Rare: increased blood glucose, prolonged activated partial thromboplastin time, decreased red blood cell count, increased blood alkaline phosphatase, increased blood creatine phosphokinase*.
* Adverse reactions observed within the framework of post-marketing analysis.
** Diarrhea and liver function test abnormalities requiring therapy observed during clinical trials occurred more frequently in patients receiving concomitant colchicine therapy.
*** Gout flares (attacks) were usually observed shortly after initiation of treatment and during the first months of treatment. The frequency of gout attacks decreased over time.
Description of selected adverse reactions.
During post-marketing surveillance, rare cases of serious hypersensitivity reactions to febuxostat have been reported, including Stevens-Johnson syndrome, toxic epidermal necrolysis and anaphylactic reactions/shock. Stevens-Johnson syndrome and toxic epidermal necrolysis are characterised by a progressive skin rash with bullous lesions of the skin or mucous membranes and irritation of the mucous membranes of the eyes. Hypersensitivity reactions to febuxostat may present with the following symptoms: skin reactions in the form of an infiltrated maculopapular rash, generalised or exfoliative rash, as well as skin lesions, facial oedema, fever, haematological abnormalities such as thrombocytopenia and eosinophilia, and single or multiple organ involvement (liver and kidney including tubulointerstitial nephritis).
Gout flares (attacks) were usually observed shortly after initiation of treatment and during the first months of treatment. The frequency of gout attacks decreased over time. Prevention of acute gout attacks is recommended after the use of febuxostat.
Tumor lysis syndrome (TLS)
Summary of safety profile.
In the randomized, double-blind, pivotal phase 3 FLORENCE study (FLO-01) comparing febuxostat and allopurinol (346 patients undergoing chemotherapy for hematological malignancies with moderate or high risk of SLE), only 22 (6.4%) patients experienced adverse reactions (11 (6.4%) patients in each treatment group). Most adverse reactions were mild or moderate in severity.
Overall, the FLORENCE study did not raise any additional concerns regarding the safety of febuxostat in patients with gout, with the exception of the following three adverse reactions (see table).
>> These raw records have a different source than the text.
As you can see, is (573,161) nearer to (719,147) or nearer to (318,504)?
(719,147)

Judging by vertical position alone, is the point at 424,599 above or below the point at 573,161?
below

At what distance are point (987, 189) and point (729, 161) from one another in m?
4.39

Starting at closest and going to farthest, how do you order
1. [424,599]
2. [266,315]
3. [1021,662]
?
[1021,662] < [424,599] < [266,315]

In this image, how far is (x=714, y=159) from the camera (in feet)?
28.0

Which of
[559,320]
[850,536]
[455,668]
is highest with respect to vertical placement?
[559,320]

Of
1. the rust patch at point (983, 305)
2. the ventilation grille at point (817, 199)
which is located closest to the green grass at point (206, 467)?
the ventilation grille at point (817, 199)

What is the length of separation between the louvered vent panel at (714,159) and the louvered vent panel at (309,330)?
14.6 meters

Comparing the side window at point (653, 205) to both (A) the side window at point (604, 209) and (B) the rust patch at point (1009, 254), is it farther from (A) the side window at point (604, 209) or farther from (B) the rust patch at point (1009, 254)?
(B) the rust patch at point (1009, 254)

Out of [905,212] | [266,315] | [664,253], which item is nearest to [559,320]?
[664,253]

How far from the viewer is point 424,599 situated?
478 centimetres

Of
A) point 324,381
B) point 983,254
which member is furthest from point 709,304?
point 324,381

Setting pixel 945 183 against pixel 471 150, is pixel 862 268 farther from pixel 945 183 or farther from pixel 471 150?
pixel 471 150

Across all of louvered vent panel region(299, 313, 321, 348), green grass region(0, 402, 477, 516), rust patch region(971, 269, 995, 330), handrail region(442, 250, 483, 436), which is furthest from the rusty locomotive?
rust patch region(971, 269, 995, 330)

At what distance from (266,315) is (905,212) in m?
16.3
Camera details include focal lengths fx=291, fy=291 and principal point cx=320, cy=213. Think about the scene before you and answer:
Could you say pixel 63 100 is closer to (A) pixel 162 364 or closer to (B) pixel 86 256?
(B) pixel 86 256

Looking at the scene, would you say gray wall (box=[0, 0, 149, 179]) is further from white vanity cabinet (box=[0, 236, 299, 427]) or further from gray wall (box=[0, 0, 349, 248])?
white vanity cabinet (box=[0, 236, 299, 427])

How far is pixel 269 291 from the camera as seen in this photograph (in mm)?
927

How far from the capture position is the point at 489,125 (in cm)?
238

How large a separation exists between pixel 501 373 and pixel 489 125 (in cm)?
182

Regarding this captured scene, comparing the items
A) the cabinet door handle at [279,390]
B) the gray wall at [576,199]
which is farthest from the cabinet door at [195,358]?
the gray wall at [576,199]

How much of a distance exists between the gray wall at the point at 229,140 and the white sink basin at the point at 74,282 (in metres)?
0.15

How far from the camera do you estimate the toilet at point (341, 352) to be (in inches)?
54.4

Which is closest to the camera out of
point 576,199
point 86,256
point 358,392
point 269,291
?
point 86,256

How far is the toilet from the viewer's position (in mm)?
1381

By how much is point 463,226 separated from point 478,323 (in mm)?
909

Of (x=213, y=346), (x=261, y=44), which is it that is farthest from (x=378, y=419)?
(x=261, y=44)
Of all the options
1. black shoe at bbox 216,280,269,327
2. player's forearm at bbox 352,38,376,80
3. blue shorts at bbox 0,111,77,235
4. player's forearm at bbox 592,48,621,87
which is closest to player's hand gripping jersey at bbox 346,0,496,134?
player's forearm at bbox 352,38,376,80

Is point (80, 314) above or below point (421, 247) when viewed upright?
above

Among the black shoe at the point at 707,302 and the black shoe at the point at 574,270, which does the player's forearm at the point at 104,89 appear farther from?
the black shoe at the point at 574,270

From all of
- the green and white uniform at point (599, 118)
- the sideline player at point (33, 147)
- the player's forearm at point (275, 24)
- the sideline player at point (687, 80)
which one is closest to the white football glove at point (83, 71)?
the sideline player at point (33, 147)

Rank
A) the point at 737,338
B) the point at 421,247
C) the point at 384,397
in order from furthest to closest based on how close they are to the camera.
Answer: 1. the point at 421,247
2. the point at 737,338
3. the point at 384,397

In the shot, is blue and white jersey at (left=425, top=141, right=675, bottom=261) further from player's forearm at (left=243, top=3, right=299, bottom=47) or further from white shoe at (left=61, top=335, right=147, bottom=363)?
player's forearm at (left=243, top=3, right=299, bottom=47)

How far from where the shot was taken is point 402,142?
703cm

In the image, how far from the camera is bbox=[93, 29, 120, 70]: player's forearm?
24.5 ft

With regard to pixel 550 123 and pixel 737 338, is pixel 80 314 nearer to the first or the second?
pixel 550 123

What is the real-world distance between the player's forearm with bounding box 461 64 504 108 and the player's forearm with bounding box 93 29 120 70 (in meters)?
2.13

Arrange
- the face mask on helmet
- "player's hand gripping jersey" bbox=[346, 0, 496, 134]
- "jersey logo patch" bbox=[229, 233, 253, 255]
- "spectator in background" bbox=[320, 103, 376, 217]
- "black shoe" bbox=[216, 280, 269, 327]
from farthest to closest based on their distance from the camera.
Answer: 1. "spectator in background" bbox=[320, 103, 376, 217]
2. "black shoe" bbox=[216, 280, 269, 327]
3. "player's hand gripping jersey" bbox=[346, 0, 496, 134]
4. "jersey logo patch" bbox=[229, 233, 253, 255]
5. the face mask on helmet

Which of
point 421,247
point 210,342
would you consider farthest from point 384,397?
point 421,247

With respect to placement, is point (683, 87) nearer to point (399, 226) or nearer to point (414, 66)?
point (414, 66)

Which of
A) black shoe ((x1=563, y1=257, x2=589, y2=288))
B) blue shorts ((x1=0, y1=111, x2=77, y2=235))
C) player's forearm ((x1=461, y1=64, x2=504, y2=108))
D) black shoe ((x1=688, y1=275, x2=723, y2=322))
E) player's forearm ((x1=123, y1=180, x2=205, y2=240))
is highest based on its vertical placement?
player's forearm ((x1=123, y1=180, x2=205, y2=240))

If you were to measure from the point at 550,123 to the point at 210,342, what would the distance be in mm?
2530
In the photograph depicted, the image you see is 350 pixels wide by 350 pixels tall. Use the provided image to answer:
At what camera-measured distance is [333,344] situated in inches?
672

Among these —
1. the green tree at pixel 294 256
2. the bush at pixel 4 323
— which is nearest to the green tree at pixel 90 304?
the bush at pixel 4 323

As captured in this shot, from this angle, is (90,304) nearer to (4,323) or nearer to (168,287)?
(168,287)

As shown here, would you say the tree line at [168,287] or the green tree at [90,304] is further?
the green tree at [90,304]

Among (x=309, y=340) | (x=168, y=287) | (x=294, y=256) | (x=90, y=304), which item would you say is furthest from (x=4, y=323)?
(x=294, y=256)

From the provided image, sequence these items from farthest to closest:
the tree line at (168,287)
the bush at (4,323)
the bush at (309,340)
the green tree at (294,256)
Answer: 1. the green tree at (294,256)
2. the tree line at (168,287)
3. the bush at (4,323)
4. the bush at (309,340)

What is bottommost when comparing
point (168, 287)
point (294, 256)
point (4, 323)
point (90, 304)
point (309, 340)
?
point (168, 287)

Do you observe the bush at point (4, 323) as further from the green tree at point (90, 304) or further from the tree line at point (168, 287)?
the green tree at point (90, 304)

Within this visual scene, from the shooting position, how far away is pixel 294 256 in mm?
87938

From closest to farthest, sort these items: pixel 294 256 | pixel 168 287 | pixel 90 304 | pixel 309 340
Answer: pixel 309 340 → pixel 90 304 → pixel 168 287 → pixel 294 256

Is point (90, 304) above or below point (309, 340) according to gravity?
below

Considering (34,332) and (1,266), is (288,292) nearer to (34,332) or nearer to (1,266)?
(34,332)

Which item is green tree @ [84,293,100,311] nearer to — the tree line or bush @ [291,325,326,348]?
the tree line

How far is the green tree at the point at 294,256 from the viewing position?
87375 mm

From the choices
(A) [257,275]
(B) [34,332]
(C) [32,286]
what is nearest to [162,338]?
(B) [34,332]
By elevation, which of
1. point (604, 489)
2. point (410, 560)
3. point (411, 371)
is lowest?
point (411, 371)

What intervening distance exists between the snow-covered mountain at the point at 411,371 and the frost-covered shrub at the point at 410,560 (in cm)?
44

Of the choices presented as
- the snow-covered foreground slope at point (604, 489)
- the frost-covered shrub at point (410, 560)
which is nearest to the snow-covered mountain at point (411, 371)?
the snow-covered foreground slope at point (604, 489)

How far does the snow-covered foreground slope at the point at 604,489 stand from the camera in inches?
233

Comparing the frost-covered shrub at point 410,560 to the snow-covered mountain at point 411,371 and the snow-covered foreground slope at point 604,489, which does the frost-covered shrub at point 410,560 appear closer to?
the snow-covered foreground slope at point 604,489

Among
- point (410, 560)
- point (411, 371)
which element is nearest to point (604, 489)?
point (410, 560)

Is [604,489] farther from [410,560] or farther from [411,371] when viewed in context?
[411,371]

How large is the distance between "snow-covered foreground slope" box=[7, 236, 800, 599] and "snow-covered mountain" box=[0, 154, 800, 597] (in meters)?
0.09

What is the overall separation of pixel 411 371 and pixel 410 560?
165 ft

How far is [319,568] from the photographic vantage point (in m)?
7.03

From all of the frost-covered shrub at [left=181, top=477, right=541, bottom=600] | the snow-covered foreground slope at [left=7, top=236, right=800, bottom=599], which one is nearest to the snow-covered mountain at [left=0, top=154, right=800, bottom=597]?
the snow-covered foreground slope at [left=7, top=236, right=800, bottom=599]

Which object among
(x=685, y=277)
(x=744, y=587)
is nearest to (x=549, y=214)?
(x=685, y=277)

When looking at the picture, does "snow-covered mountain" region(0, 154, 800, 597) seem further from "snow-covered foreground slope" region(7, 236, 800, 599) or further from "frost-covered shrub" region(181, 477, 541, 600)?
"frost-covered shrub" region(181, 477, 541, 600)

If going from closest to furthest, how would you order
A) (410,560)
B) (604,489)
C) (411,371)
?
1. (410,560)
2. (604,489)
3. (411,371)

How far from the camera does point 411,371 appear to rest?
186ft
From the side of the cardiac system:
Uncommon: left bundle branch block, ventricular tachycardia.
From the vascular system:
Uncommon: bleeding.
Reporting of suspected adverse reactions
Reporting suspected adverse reactions after the marketing authorisation of a medicinal product is an important procedure. It allows for continued monitoring of the benefit-risk balance of the medicinal product in question. Healthcare professionals should report any suspected adverse reactions via the national reporting system.
Expiration date
3 years.
Storage conditions
Store in original packaging at a temperature not exceeding 25 ° C. Keep out of the reach of children.
Packaging
14 tablets in a blister; 2 blisters in a pack.
Vacation category
According to the recipe.
Producer
Genepharm SA.
Location of the manufacturer and address of its place of business
18 km Merezonoc Ave, Pallini Attica, 15351, Greece.
Applicant
PrJSC "Pharmaceutical Company "Darnitsa".
Location of the applicant and its business address
Ukraine, 02093, Kyiv, Boryspilska St., 13.